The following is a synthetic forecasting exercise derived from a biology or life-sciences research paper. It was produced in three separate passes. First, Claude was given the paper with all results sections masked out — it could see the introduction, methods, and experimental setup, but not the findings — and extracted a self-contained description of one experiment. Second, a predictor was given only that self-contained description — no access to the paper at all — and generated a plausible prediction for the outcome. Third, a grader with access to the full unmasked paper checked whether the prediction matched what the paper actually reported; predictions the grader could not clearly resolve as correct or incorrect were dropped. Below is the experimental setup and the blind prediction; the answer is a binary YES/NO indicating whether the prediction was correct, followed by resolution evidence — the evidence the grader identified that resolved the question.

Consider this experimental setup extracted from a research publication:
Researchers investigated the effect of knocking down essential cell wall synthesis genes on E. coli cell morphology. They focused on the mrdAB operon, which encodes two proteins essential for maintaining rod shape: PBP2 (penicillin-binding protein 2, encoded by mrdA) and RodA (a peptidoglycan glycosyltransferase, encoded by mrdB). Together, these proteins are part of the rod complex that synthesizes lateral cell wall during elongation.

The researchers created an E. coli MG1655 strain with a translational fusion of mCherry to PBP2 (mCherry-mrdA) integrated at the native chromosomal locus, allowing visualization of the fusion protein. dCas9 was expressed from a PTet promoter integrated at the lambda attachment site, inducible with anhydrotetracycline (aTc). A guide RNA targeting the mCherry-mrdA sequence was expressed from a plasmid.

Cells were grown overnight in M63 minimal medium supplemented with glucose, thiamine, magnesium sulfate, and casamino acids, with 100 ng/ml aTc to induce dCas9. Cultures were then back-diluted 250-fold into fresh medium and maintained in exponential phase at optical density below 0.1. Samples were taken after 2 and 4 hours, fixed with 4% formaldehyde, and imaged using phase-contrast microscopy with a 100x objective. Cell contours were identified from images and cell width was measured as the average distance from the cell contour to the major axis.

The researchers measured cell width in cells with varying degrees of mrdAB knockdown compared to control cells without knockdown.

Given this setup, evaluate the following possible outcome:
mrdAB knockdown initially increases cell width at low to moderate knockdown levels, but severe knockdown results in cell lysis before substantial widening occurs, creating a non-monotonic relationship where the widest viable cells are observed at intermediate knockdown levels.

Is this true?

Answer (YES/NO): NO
######
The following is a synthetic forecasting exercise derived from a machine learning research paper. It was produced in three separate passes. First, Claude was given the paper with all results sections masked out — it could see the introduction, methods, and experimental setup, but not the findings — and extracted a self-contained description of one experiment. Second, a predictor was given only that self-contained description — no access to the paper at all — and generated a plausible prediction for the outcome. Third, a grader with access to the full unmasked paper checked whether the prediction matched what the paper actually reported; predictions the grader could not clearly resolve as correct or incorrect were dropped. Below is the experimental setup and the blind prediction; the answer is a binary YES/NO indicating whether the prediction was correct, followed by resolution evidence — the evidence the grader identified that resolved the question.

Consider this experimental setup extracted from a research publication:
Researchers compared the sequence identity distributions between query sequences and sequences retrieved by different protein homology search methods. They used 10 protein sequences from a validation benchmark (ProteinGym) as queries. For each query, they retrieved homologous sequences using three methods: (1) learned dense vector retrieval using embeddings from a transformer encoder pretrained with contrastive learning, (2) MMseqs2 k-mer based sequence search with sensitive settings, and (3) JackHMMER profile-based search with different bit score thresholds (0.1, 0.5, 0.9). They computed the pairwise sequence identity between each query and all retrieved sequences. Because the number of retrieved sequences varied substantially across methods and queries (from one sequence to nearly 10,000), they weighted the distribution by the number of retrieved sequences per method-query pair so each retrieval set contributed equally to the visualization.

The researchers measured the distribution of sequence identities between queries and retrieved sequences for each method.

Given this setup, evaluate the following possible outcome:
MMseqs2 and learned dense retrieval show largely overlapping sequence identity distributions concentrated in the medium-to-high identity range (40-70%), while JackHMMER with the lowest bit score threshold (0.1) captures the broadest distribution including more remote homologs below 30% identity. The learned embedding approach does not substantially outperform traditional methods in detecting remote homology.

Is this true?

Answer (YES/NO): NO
######
BRIEF: Which lines above contain the word "knockdown"? Show each of them.

RESPONSE TO THE TASK:
The researchers measured cell width in cells with varying degrees of mrdAB knockdown compared to control cells without knockdown.
mrdAB knockdown initially increases cell width at low to moderate knockdown levels, but severe knockdown results in cell lysis before substantial widening occurs, creating a non-monotonic relationship where the widest viable cells are observed at intermediate knockdown levels.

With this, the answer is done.